The consensus view on this question amongst WIPO Panels is that:  

"Normally speaking, when a domain name is registered before a trademark right is established, the registration of the domain name was not in bad faith because the registrant could not have contemplated the complainant’s non-existent right.  

However: In certain situations, when the respondent is clearly aware of the complainant, and it is clear that the aim of the registration was to take advantage of the confusion between the domain name and any potential complainant rights, bad faith can be found. This often occurs after a merger between two companies, before the new trademark rights can arise, or when the respondent is aware of the complainant’s potential rights, and registers the domain name to take advantage of any rights that may arise from the complainant’s enterprises."  

The Panel noted that there was no evidence inferring that the Respondent should have been aware of the Complainant's plans for his VIRTUALEXPO company / brand back in 1996. In the Panel's view, the Complainant's claim that the Domain Name was only registered in order to prevent the owner of the trade mark from reflecting the mark in a corresponding domain name was "wild, unsupported and wholly misconceived". Nothing suggested that the operation of the Respondent's website was causing damage to the Complainant and indeed the Domain Name did not appear to be pointing anywhere.  

The Panel therefore concluded that there was nothing in the papers before it to support the Complainant's claim that the Domain Name had been registered and was being used in bad faith. As a result the complaint was denied.  

As far as the Panel was concerned, this was a complaint which should never have been submitted. The Panel also noted that the Complainant knew that the Domain Name was registered nearly ten years before the Complainant acquired his registered rights and no attempt was made to justify the disparity in dates. The Panel thus concluded that the Complainant had hoped that the Panel would simply miss the point.  
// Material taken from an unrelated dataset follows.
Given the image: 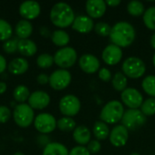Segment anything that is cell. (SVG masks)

The Panel quoted paragraph 15(e) of the UDRP Rules providing that: "If after considering the submissions the Panel finds that the Complaint was brought in bad faith, for example in an attempt at reverse domain hijacking or was brought primarily to harass the domain name holder, the panel shall declare in its Decision that the Complaint was brought in bad faith and constitutes an abuse of the administrative proceeding." The Panel therefore went on to find that the complaint was brought in bad faith and did constitute an abuse of the administrative proceeding.